Director: Akira Kurosawa

Cast: Toshirô Mifune, Machiko Kyô, Masayuki Mori

Synopsis: A heinous crime and its aftermath are recalled from differing points of view.




It’s highly unusual for a foreign language film to have as big an influence on global culture as Akira Kurosawa’s Rashomon, the film that first alerted the world to the quality of Japanese cinema in the immediate post-war years. Not only has the film been remade — or re-interpreted — on frequent occasions, but psychologists also speak of the Rashomon Effect, whereby observers of an incident can somehow come up with conflicting interpretations of what they have witnessed. Like most complex films it appears to be a relatively simple tale, but it’s a deceptively multi-layered narrative which leaves the audience constantly unsure about whether what they are seeing is a true account, a misinterpretation of events, or an outright lie.

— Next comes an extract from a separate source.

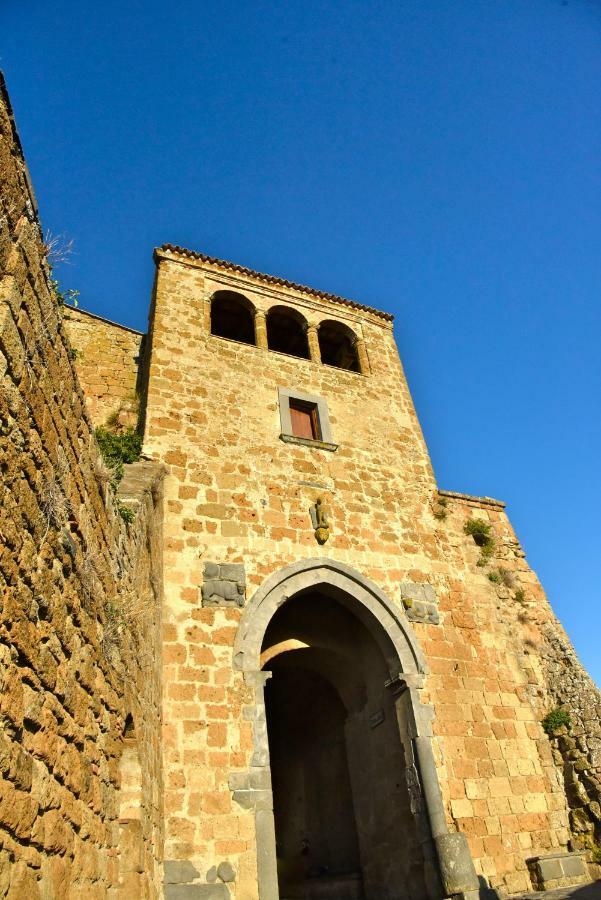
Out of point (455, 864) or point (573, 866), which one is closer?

The film opens with a city dweller chancing upon a woodcutter and priest in the ruined gates (Rashomon) to the equally ruined city of Kyoto — these characters, through whom the story will be told, literally stand on the threshold between the wilderness of the forest and the perceived safety of the city. Kyoto, however, is in ruins and offers little security, a fact reinforced by the way the city dweller casually rips planks from the gate in order to feed a meagre fire against a torrential downpour: the perception of security is just one of a series of illusions offered by the film. The woodcutter and priest are in shock, having returned from a court hearing into a murder in which they have heard radically conflicting versions of how and why the crime happened. At the insistence of the city dweller, the woodcutter and priest recount what has taken place.

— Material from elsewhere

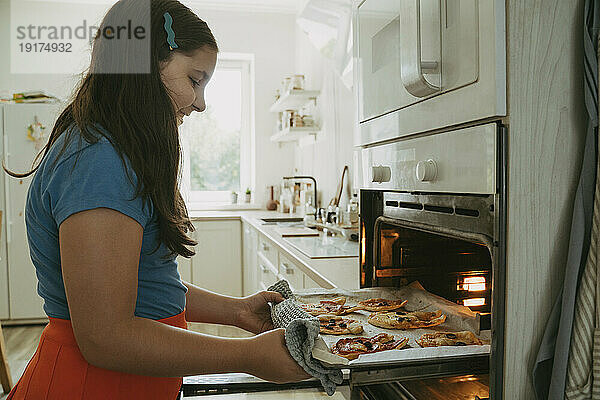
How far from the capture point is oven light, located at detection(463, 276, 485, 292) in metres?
1.14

On trial was the fearsome bandit Tajomaru (Toshiro Mifune), charged with the murder of a man (Masayuki Mori) and the rape of the man’s wife (Machiko Kyo). Tajomaru chanced upon them travelling through the forest, and was so taken with the woman’s beauty that he lured the husband to a clearing with the promise of a cache of swords, only to overpower and tie him up. Then, in front of the bound husband, he raped — or perhaps seduced — the wife. Three witnesses give evidence during the trial — and each gives a different version of events. Tajomaru claims that after the seduction, the wife argued that she could not live with two men knowing of their shame so one of them must die. So he released the husband so that they might fight a duel, and eventually overcomes him after a hard-fought encounter.

However, in her testimony, the shamed wife, who has now cloistered herself away in a nunnery, claims that after Tajomaru raped her he departed. She found husband’s dagger and can only remember standing over him when she passed out. When she regained consciousness, her husband was dead, with the dagger in his chest.

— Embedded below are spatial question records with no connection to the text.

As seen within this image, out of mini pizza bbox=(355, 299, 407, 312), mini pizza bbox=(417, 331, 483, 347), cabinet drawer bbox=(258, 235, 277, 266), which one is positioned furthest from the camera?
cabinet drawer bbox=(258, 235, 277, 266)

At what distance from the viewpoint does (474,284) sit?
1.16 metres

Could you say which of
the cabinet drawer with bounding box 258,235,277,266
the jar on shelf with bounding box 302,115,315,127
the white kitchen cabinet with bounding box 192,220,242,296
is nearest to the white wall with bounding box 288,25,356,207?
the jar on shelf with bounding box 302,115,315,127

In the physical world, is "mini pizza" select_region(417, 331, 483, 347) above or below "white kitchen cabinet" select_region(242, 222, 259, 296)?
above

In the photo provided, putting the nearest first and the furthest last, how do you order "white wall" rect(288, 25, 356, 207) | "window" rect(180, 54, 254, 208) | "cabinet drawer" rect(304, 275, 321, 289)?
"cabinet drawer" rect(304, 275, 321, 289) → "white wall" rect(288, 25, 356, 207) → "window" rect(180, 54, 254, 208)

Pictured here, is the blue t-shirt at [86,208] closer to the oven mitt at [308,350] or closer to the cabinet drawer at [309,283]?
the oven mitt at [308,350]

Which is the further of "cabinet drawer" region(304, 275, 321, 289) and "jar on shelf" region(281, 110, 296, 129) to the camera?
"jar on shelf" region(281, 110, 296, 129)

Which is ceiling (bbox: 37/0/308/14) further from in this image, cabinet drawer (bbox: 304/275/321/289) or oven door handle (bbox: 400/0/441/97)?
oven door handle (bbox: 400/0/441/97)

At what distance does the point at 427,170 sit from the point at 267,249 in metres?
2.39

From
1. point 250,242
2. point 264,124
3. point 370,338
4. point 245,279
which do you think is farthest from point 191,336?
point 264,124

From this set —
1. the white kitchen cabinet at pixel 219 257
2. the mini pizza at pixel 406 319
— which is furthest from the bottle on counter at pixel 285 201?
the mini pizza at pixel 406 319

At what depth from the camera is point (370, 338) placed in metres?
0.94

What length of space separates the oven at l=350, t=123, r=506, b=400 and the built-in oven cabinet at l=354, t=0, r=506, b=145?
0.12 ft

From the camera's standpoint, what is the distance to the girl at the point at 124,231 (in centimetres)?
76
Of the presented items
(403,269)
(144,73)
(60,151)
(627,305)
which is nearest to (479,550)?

Finally, the murdered husband gives his version of events through a medium. He claims that, following the rape of his wife, she begged Tajomaru to take her away with him after first killing her husband. Tajomaru refused and released the husband, who then committed suicide. However, the woodcutter, who had initially claimed to have stumbled upon the scene after the murder took place, eventually confesses that he saw the whole thing, and that what actually took place was completely different to all three versions given at the trial.

Rashomon isn’t so much about the misperceptions of its witnesses, as the conflicting motives that colour the version of events that they choose to relate. The version each participant recounts is designed to show them in the best possible light under the circumstances. So Tajomaru paints himself as a bold and fearless fighter and seducer, the wife portrays herself as a helpless victim, and the husband describes himself committing a noble suicide rather than living a life of shame (or dying at the hands of a bandit). The woodcutter’s version of events paints an altogether less flattering picture — but, then, how reliable is his perception of what took place? Before recounting what he witnessed, the woodcutter admitted stealing the husband’s dagger, which makes him a thief, and therefore equally unreliable.

Kurosawa’s vision is ultimately a bleak one. The sin of ego leads us all to ‘change’ the truth in order to more closely correspond with our own self-image, which means that nothing in — or about — the world can be taken on trust. The film’s conclusion, in which the woodcutter undertakes to care for an abandoned baby might seem hurried and over-sentimental to some, but it actually conveys a quietly chilling message — that being aware of our failings does not necessarily make us better people. We are destined to follow the same pattern of self-aggrandisement, and will surely pass this flaw on to future generations.